Clonoghil contains a stone castle, speculated to be a hall house, surrounded by an earthen bawn. Prior to excavation the earthen ‘bawn’ was of uncertain date and has variously been associated with an earlier repurposed ringfort, later medieval bawn and seventeenth-century defences. The excavation, run as a research dig, aimed to date both the stone castle and earthen bawn (as well as assess their form and function).

In 2024, two cuttings were opened at the site. Cutting 1 was excavated across the south-eastern side of the monument where the ditch and bank are most obvious, whilst Cutting 2 was excavated on the internal south-east angle of the castle, where an observed internal wall cupboard gave some indication as to the depth of any likely floor surface. In 2025 a single cutting, Cutting 3, was excavated immediately south of the visible masonry remains where an entrance hall would most likely be located. No archaeological excavation was undertaken outside the monuments, as geophysical surveys by the IHS and OCC at Clonoghil in 2023 (undertaken by Ger Dowling: Detection Device Registration No. 23R0024) indicated the landscape surrounding the castle is largely devoid of archaeology; this finding was consistent with results of archaeological testing conducted by David Sweetman in 2006 at the western limit of the field containing Clonoghil.

In a near absence of material cultural items from the site (notably medieval cultural remains) the excavations revealed little evidence of medieval society at the site in terms of diet, economy etc.
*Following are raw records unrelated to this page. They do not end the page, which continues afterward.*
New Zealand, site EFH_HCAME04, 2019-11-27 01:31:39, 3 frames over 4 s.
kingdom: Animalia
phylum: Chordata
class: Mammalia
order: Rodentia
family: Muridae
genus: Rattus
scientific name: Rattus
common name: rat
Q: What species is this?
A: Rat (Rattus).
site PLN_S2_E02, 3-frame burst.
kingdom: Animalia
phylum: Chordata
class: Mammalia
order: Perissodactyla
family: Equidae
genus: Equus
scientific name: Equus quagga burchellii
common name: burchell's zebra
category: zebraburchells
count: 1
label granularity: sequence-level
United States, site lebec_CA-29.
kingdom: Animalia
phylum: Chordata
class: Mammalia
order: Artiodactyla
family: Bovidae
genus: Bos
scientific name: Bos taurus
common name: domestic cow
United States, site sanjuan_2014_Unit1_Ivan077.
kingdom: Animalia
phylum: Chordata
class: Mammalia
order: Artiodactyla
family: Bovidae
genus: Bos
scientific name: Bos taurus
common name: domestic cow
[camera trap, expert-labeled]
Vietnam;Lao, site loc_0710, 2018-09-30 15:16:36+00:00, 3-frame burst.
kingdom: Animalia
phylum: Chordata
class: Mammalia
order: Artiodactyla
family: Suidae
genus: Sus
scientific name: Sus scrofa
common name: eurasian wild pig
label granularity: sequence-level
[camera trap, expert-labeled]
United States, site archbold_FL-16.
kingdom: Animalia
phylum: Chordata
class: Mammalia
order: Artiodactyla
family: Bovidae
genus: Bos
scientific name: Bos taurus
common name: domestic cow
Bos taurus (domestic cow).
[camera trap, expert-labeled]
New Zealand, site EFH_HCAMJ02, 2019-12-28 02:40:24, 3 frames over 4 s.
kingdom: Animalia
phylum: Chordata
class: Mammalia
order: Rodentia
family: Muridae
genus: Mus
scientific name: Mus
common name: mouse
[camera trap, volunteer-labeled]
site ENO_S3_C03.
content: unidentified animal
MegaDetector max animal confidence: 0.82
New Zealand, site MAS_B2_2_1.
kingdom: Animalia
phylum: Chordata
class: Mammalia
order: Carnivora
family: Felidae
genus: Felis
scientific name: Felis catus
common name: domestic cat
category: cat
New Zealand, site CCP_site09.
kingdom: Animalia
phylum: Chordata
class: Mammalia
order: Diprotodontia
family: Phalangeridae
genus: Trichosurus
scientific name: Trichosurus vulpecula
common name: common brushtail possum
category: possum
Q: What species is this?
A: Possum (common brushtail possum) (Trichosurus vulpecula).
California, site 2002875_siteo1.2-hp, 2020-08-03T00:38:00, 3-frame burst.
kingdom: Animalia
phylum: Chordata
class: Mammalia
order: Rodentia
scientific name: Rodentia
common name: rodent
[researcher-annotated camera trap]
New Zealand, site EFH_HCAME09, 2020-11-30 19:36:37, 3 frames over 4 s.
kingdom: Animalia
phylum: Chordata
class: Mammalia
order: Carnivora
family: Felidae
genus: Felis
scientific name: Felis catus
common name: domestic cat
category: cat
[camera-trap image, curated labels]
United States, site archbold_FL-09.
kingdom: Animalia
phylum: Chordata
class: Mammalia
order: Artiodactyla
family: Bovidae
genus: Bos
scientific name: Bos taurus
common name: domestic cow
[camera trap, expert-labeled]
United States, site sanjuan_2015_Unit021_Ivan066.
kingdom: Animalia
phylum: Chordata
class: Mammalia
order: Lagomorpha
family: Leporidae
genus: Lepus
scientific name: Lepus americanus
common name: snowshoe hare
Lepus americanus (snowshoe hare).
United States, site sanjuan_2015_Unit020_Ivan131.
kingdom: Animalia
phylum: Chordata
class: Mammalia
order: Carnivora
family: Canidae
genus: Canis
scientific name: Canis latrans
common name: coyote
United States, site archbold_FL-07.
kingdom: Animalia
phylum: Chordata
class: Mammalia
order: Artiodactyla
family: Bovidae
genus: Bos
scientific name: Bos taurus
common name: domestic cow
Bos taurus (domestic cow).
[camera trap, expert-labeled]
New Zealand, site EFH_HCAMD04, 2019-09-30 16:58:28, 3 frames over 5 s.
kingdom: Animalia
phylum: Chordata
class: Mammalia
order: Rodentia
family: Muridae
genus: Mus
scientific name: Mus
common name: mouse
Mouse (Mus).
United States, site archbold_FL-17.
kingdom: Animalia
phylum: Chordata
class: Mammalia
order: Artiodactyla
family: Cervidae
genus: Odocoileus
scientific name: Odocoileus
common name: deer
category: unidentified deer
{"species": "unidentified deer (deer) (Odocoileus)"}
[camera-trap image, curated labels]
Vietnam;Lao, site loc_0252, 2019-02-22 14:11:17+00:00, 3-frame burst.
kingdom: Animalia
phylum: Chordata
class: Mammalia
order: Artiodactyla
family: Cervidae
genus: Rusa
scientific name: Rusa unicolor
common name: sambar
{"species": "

However, careful architectural recording of the castle in 2024 indicated that both typologically and structurally the remains are most likely to be a thirteenth- to fourteenth-century hall house. This speculated date of the castle was confirmed by returned radiocarbon dates since the 2024 excavation; an internal burnt feature within the building has been dated to 1281-1388 cal AD, while the basal fill of the enclosing ditch/earthwork was dated to 1284-1393 cal AD. Whilst these dates confirmed the conjectured thirteenth- to fourteenth-century date, a definitive typology of the castle was not established, leading to further excavations in 2025. Although specialist analyses continue, the 2025 investigations further point toward Clonoghil belonging to the hall house class of medieval castle, with a possible hall measuring 2.6m in width likely being attached to the main structure.

The hall house at large appears to have been altered, most likely in the seventeenth century, when chimneys and possible red-brick windows or reveals were added – subtle archaeological evidence of which remains on site in the form of rubbles containing brick. As stated, the enclosure whilst now confirmed as a later medieval bawn, appears to have fulfilled different functions or been altered through time, with the ditch seemingly recut and the bank extended sometime in the seventeenth to nineteenth century (most likely in association to the site being placed under siege in the seventeenth century).

The excavations at Clonoghil are part of a much wider public heritage programme of research entitled Monastic Midlands. This landscape-scale project is a partnership between the IHS, OCC and several local communities in Co. Offaly and includes research at several sites such as Seir Kieran, Killeigh, Birr and Lemanaghan. A key part of this community project for Clonoghil is to see the site conserved and also included as part of a looped heritage walk within the town of Birr.